### About this task
Without changing a word, copy every line of the listing below and leave out the images.
Raw data START
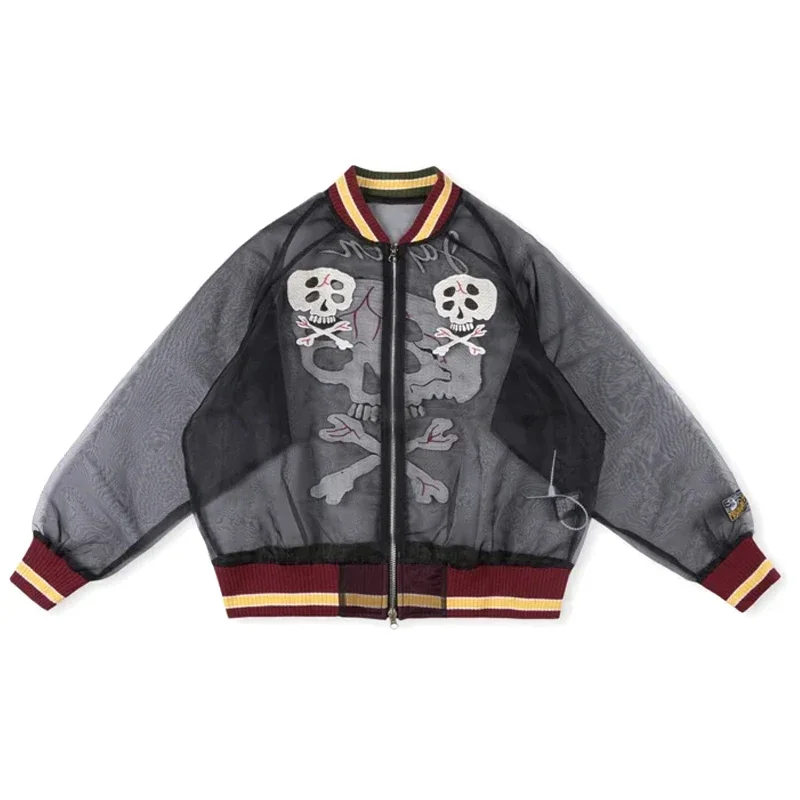 High Quality KAPITAL Baseball Uniform Heavy Industry Skull Bone Embroidery Print Kapital Zip-up Cardigan Fallow Jacket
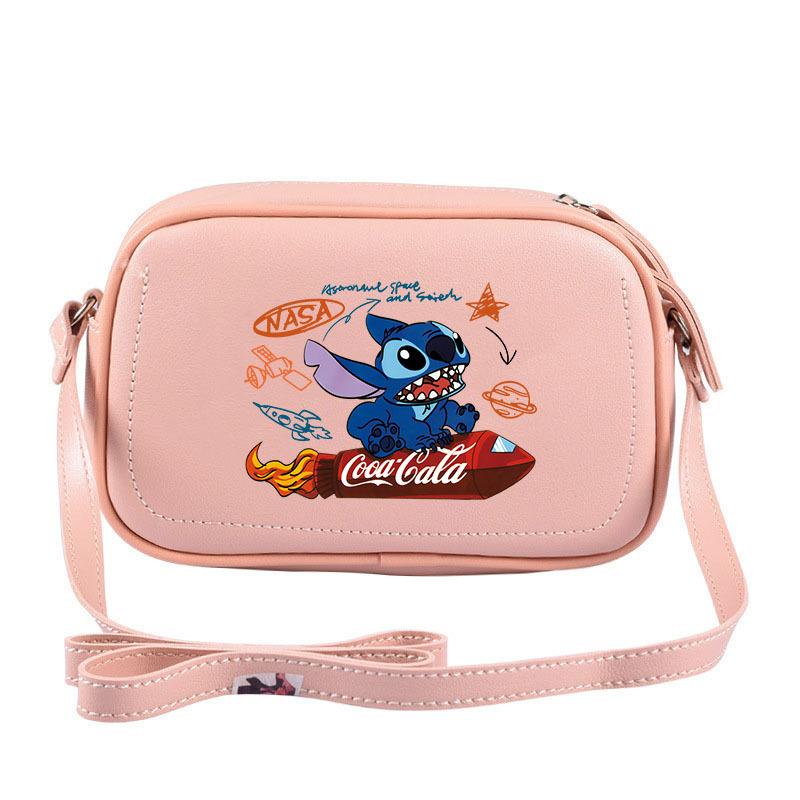 MINISO Cartoon Cute Multiple Printed Stitch Crossbody Bag Camera Bag PU Small Square Bag Phone Bag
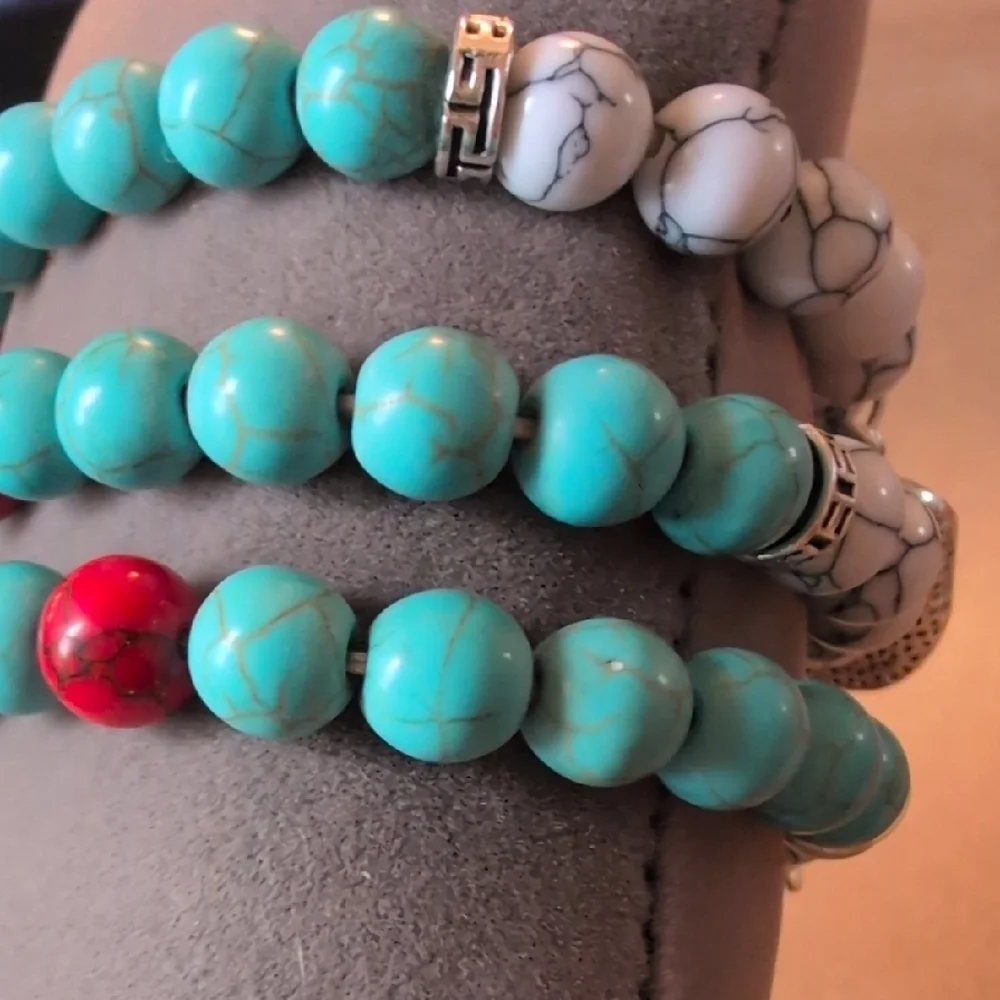 Chic Western White and Turquoise Color Beaded Bracelet Set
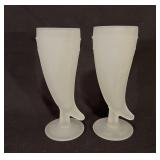 (2) Satin Glass Cornucopia Pilsner Glasses 8"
Raw data END
### Answer to this exercise
 High Quality KAPITAL Baseball Uniform Heavy Industry Skull Bone Embroidery Print Kapital Zip-up Cardigan Fallow Jacket
 MINISO Cartoon Cute Multiple Printed Stitch Crossbody Bag Camera Bag PU Small Square Bag Phone Bag
 Chic Western White and Turquoise Color Beaded Bracelet Set
 (2) Satin Glass Cornucopia Pilsner Glasses 8"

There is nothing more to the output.